───── INPUT FOR THIS TASK
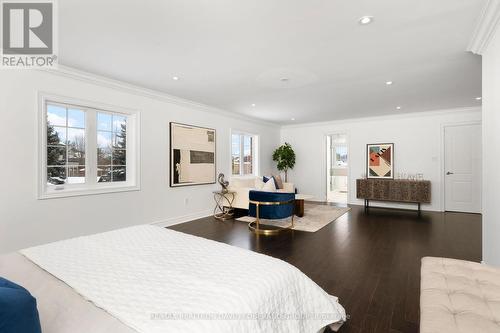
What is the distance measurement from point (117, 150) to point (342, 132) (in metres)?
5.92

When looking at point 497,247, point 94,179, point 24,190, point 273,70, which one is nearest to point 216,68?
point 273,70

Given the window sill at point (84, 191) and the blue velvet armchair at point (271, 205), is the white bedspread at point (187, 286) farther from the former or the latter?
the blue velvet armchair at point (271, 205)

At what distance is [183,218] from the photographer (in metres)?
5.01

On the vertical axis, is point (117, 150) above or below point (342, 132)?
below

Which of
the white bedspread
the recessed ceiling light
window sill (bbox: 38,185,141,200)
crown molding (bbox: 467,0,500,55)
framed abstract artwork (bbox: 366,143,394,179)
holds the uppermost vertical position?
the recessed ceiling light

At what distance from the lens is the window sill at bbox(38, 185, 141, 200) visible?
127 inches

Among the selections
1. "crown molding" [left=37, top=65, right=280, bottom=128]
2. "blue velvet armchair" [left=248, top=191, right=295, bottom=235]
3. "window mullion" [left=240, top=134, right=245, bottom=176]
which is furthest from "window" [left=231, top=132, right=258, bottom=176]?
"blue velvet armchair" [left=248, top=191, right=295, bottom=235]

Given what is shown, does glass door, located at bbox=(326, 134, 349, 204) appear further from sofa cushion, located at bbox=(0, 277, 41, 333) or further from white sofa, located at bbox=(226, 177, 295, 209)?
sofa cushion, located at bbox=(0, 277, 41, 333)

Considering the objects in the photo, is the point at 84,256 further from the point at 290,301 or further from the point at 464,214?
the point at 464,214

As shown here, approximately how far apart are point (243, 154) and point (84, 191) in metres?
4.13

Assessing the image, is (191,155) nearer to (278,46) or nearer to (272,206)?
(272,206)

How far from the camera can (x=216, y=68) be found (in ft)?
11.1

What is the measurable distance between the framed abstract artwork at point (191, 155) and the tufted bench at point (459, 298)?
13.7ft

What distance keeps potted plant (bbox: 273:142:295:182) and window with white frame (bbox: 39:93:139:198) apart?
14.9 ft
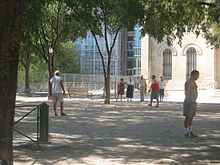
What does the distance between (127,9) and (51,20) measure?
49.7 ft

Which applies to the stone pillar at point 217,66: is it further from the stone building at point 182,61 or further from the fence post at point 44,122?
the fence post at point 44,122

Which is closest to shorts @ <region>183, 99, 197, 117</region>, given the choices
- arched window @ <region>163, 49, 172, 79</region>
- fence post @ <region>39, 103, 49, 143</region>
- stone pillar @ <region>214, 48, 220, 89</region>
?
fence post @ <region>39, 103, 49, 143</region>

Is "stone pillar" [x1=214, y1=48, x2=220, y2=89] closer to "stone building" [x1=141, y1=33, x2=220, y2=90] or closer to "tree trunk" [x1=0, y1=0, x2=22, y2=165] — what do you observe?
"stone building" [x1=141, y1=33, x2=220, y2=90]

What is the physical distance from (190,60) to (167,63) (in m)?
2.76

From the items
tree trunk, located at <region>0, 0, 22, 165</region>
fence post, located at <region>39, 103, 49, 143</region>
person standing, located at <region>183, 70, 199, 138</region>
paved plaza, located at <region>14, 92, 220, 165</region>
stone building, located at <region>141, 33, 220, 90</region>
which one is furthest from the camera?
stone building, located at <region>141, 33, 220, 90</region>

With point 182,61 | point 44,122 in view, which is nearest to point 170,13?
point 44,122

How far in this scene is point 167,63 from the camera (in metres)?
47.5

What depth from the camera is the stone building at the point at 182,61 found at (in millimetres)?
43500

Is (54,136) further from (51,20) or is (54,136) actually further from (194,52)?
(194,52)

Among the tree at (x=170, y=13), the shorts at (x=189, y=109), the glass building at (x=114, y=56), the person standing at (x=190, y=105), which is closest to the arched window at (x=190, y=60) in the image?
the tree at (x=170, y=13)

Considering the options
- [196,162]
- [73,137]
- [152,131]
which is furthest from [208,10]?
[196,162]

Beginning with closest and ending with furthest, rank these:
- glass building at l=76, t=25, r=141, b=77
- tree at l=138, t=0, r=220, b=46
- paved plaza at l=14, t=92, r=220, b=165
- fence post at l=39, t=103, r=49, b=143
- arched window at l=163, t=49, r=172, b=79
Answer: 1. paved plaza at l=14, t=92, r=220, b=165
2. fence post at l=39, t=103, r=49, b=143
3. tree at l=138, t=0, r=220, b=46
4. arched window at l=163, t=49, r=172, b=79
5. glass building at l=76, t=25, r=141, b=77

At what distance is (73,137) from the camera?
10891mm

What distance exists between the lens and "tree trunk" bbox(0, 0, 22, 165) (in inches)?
──────────
Reproduce word for word every line from the one containing "How far in this" through the final line of the items above, including both of those lines.

* [SOLVED EXERCISE]
How far in this scene is point 167,63 from the camera (in metres)?
47.5

What depth from the camera is the stone building at the point at 182,61 found at (in millimetres)?
43500

Is (54,136) further from (51,20) or is (54,136) actually further from (194,52)?
(194,52)

Among the tree at (x=170, y=13), the shorts at (x=189, y=109), the glass building at (x=114, y=56), the person standing at (x=190, y=105), which is closest to the arched window at (x=190, y=60) in the image?
the tree at (x=170, y=13)

Considering the options
- [196,162]
- [73,137]
- [152,131]
which is furthest from [208,10]?
[196,162]

Beginning with closest and ending with furthest, rank these:
- glass building at l=76, t=25, r=141, b=77
- tree at l=138, t=0, r=220, b=46
- paved plaza at l=14, t=92, r=220, b=165
- fence post at l=39, t=103, r=49, b=143
- arched window at l=163, t=49, r=172, b=79
Answer: 1. paved plaza at l=14, t=92, r=220, b=165
2. fence post at l=39, t=103, r=49, b=143
3. tree at l=138, t=0, r=220, b=46
4. arched window at l=163, t=49, r=172, b=79
5. glass building at l=76, t=25, r=141, b=77

At what distance is (73,137) from the camera?
10891mm

What distance exists between the lens and "tree trunk" bbox(0, 0, 22, 165) (in inches)?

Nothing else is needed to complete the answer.